Al sentir un movimiento, alzó la ballesta y
disparó. Al instante hubo un ruido y algo cayó de un árbol. Era un hermoso
ejemplar de faisán, que por alguna razón, estaba en ese bosque. Peor para él.
Le sacó la flecha que tenía atravesada, lo cogió de las patas y volvió
caminando a la cabaña a paso firme, justo antes de que el sol bajara y se
ocultara detrás de los altos árboles que formaban el espeso bosque en el que
vivía aquel hombre cazador, misterioso y solitario.
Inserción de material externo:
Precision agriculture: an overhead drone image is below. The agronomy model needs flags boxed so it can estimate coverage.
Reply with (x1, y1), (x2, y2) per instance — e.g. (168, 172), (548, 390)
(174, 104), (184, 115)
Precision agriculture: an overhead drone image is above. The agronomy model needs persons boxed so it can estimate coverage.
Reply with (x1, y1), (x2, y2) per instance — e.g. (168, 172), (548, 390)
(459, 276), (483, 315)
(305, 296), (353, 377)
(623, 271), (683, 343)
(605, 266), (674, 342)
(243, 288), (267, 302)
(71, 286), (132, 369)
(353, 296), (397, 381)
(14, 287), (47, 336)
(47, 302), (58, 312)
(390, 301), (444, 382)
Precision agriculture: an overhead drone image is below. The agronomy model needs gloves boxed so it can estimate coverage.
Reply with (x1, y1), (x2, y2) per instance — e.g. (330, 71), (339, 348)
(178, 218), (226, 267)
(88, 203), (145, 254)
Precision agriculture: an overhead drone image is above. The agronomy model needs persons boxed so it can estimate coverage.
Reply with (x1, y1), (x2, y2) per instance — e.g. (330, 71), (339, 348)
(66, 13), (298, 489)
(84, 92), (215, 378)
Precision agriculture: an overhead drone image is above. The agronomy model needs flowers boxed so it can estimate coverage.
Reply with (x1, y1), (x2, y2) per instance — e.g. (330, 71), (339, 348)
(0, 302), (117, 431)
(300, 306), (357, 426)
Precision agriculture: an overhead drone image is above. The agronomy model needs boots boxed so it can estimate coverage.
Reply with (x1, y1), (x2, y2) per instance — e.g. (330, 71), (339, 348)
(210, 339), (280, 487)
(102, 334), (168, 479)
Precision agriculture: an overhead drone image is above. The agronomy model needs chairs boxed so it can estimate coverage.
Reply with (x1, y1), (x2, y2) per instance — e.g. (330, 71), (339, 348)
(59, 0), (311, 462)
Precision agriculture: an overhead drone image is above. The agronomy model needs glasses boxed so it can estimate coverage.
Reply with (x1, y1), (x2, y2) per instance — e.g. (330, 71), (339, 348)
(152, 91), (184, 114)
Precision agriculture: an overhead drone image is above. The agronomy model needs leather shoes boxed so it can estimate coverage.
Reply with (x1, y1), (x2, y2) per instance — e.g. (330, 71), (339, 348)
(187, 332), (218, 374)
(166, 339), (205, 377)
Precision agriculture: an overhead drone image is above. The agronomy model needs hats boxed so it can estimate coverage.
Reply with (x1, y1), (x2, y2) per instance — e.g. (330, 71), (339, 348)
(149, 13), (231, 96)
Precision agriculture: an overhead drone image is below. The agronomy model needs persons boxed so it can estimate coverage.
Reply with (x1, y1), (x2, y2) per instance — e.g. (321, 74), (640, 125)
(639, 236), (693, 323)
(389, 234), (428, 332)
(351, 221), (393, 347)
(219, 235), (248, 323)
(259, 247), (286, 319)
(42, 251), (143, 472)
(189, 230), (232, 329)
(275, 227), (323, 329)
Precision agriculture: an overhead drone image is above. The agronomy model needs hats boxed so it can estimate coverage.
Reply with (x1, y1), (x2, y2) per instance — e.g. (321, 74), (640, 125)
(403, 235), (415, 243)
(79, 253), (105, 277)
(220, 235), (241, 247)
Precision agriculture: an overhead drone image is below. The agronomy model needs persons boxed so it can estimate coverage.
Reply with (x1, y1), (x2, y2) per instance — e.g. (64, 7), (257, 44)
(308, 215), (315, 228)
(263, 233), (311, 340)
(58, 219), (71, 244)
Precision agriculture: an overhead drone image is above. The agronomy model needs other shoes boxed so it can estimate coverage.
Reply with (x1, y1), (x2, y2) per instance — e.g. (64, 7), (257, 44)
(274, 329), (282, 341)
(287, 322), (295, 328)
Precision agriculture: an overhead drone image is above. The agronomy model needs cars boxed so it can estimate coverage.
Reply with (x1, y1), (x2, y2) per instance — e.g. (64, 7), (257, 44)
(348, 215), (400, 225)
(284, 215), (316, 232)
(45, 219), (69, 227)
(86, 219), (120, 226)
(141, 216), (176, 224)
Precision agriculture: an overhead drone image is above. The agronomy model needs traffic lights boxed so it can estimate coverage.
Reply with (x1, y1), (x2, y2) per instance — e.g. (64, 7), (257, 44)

El faisán entero fue su cena. Lo hizo en una
sartén después de desplumarlo y quitarles las partes que no se comían. Al final
de todo, no era mucho animal el que había para comer, pero era suficiente para
sobrevivir una nueva noche. Esas eran sus jornadas ahora: desayunar, pensar,
cazar, preparar y comer. Todo culminaba con un él metiéndose en la cama que
tenía, sin quitarse ni una sola prenda de ropa, donde se quedaba dormido después
de varias horas de mirar al techo y escuchar el bosque.
La hornilla se contoneaba cerca de él y muchas
veces las sombras que se formaban a su alrededor hacían que el hombre recordara
algunos pasajes de su vida anterior, de una vida que francamente ya no parecía
la suya. Era como si recordara una película que había visto muchos años, solo
que eran escenas que casi nunca se ven en las películas. Lo que más recordaba
era a su padre y a su madre, a sus hermanos también. Pero a nadie más. El resto
de personas siempre parecían, en los recuerdos y en los sueños, como sombras y
nada más. Después de un tiempo trataba de ignorar todo eso y simplemente
dormir. Recordar ya no servía para nada.